I see a trend in these two initiatives and other programs that CCHE has evaluated recently. As we reform health care, providers and staff at safety net clinics will feel overwhelmed with the changes. Our work shows that, with support from sources like Sierra Health and BSCF, clinics can increase capacity and serve both existing and new patients. Clinics do this by delivering care differently, like implementing team care, which is a win for staff and their patients.
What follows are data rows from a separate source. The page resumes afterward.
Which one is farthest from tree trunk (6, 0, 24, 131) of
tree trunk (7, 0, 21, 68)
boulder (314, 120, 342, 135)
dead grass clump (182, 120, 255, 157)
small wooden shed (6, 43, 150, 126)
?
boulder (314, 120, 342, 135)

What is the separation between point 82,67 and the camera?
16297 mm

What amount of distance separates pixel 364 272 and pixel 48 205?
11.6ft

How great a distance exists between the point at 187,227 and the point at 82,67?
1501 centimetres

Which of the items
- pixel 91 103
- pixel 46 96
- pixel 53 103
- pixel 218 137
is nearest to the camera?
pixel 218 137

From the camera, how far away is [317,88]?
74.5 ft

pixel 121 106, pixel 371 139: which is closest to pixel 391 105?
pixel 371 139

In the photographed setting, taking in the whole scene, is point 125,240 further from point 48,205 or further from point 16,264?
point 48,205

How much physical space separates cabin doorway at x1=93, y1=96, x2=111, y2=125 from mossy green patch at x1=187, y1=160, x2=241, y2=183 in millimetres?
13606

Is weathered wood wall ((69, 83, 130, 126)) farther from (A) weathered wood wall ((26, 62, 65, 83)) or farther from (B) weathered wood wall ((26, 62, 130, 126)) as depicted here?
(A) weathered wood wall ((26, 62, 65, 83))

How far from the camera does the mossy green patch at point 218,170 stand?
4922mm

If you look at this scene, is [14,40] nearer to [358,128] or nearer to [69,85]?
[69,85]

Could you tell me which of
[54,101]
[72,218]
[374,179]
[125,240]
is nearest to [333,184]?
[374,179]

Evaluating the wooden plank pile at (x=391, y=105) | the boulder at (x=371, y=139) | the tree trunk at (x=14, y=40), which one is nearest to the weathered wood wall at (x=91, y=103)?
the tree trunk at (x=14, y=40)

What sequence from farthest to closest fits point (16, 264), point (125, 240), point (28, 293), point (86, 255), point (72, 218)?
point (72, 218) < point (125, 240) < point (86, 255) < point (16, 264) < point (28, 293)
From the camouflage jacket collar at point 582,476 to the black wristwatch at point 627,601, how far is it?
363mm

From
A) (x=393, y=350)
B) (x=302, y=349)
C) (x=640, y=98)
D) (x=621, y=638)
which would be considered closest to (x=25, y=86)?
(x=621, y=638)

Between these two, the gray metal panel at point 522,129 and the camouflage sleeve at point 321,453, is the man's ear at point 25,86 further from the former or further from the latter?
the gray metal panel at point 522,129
Here are three helpful resources that your practice can use to get started with team-based care:
- Primary Care Team Guide: Practical advice, case studies, and tools from 31 practices across the country that have markedly improved care, efficiency, and job satisfaction by transforming to a team-based approach.
- Implementing team-based care, a module from the AMA STEPS Forward™ practice transformation series: Evidence on the practical impact of team-based care, step-by-step implementation guidance, plus resources to help with implementation (CME credit offered).
- Creating Patient-centered Team-based Primary Care, from AHRQ’s Patient-Centered Medical Home Resource Center: A blueprint for patient-centered team-based care, plus practical strategies that different types of practices can use to support implementation.
Maggie Jones, MPH, manages evaluation services at Group Health Research Institute’s Center for Community Health and Evaluation. She oversees CCHE’s portfolio of evaluation projects and leads many of its large scale evaluation efforts related to community health improvement, clinical quality improvement, health policy, health equity, and public health training programs.